Convolutional Neural Networks (ConvNets)

• ConvNets overcome traditional neural networks' limitations.
• Traditional neural nets have only one hidden layer.
• ConvNets use multiple hidden layers for better generalization.
• Gradual transformation of input to output via hierarchical feature extraction.
• Improved generalization ability.

Convolutional Layer Properties

• Receptive field size: Input patch size processed by one neuron (width x height pixels).
• Depth: Number of filters (each learns a specific feature).
• Activation map: Output of input image after applying a kernel (filter).
• Weights: Filters have weights determined by the receptive field size.
• Number of receptive fields: Total neurons (receptive fields) in the feature map.

Local Filters (Kernels)

• Kernels operate on small input regions (receptive fields) to extract features.
• Each kernel learns efficient patterns.

Benefits of Priors in Learning

• ConvNets incorporate locality priors (local patterns).
• Inspiration from visual system (neurons process local patterns).
• Inductive bias reduces computational load.
• Faster and more efficient learning, requiring fewer samples.

Brain vs. Computer Architecture

• Brain: Slow conduction speed, low energy consumption, massively parallel processing
• Computers: Fast transduction, massive energy usage, massively serial processing
• DNNs bridge the gap by integrating memory and processing in weights (analogous to synapses).

GOFAI vs. Statistical Learning

• GOFAI: Symbolic reasoning, explicit rules, excels at planning and logic.
• Statistical Learning: Numerical optimization, (DNNs), excels at pattern recognition, is a black box.

DNNs and Linking Brain Behavior

• Physical shape: low-level details.
• Perceived shape: high-level, abstract representations.
• DNN layers reflect this hierarchical processing.
• Early layers correspond to physical shapes; deeper layers to perceived shapes.
• Mirror human visual processing.

DNN Families

• Cornet family: Mimics ventral visual stream and feedforward processing.
• ResNet family: Utilizes residual connections for very deep networks and mimics recurrent processing.

Feedforward vs.

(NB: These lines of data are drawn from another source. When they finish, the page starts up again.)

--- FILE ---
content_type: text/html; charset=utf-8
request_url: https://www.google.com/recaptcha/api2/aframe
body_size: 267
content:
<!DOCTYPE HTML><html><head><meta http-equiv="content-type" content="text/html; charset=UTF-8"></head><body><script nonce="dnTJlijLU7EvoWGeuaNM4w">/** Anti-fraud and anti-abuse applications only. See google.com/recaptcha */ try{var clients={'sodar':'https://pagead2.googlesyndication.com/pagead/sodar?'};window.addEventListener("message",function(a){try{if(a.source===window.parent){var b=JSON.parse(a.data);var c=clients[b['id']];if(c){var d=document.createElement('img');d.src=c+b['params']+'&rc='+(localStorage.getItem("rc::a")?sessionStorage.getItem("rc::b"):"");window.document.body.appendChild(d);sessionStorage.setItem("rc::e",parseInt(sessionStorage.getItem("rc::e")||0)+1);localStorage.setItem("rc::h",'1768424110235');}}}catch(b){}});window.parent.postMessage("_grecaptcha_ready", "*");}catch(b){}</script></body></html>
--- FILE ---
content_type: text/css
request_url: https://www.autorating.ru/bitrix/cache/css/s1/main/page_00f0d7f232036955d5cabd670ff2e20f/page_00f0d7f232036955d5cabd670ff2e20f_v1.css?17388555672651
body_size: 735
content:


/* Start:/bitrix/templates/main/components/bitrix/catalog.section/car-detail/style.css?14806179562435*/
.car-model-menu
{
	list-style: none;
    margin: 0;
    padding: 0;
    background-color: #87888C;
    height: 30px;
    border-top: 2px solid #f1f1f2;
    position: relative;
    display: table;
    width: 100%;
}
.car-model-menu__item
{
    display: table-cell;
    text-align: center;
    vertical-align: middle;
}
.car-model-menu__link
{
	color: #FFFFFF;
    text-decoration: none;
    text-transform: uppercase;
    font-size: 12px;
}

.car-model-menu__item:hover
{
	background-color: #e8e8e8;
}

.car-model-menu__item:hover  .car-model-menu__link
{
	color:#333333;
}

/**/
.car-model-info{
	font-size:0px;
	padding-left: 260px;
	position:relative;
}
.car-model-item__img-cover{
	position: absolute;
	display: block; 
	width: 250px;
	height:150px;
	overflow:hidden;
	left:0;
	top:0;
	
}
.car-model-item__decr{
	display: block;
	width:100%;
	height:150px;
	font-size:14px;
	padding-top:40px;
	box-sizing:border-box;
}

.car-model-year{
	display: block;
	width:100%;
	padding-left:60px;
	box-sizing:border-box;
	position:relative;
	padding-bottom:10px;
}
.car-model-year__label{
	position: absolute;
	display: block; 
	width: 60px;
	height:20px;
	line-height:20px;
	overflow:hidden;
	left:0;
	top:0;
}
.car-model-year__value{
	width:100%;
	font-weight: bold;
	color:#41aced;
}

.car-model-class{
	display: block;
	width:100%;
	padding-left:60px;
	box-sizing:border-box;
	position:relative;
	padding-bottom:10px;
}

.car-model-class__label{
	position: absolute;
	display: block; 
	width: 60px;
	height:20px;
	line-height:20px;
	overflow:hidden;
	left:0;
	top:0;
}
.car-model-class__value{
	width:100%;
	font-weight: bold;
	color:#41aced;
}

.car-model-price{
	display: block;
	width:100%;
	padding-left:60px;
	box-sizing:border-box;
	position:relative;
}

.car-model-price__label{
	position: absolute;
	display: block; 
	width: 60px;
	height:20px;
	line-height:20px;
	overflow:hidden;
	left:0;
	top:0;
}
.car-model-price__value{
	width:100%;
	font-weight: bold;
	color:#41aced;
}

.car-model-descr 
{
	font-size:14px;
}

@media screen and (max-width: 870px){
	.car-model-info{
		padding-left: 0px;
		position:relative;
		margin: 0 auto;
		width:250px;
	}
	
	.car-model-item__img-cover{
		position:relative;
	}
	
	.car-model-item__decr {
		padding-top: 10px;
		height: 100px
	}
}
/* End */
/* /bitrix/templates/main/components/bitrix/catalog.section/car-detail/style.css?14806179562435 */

Recurrent Processing in Object Detection

• Feedforward: Rapid object detection, single pass, input to output.
• Recurrent: Feedback loops, crucial for complex tasks (e.g., scenes).
• Backward masking interrupts further processing to study recurrent effects.
• Simple scenes use feedforward processing; complex scenes rely on recurrent processing.

Networks and Behaviour

• ResNet networks align with human behavior in unmasked conditions, and shallow networks in masked ones.
• Cornet align with masked conditions.

DNNs and Human Brain Comparisons

• Similar stimuli (e.g., faces) yield similar activation patterns.
• Dissimilar stimuli (e.g., face vs house) yield distinct activation patterns.
• DNN layers align with levels of brain areas (V1, IT cortex).
• DNNs may reflect hierarchical structure of human visual processing.

Using DNNs in Research

• A framework for studying DNNs (e.g., Measuring brain data, measuring model data, comparing outcomes).
• Use DNNs as models in animal experiments

Differences between Physical and Behavioral Sciences

• Physical: Interpretation and prediction closely aligned, simple formulas describe phenomena.
• Behavioral: Large gap between theory and tasks, interpretation and prediction may not quite match.

Critique of DNNs as Behavioural Models

• DNNs often lack cognitive understanding.
• They simply replace one black box (brain) with another (DNN).
• Cloning a system (with accurate replication) may lead to few insights into actual understanding.

DNNs as Alternative Behavioural Models

• DNNs can predict real-world behavior and can be useful tools for scientists with limitations to study and potentially control complex systems, like predicting behaviors.

How to Use Neural Networks as Models

• How the brain computes (mechanisms, circuits, operations).
• What the brain computes (abstractions, representations, statistics).
• Why the brain computes the way it does (learning, goals, organization).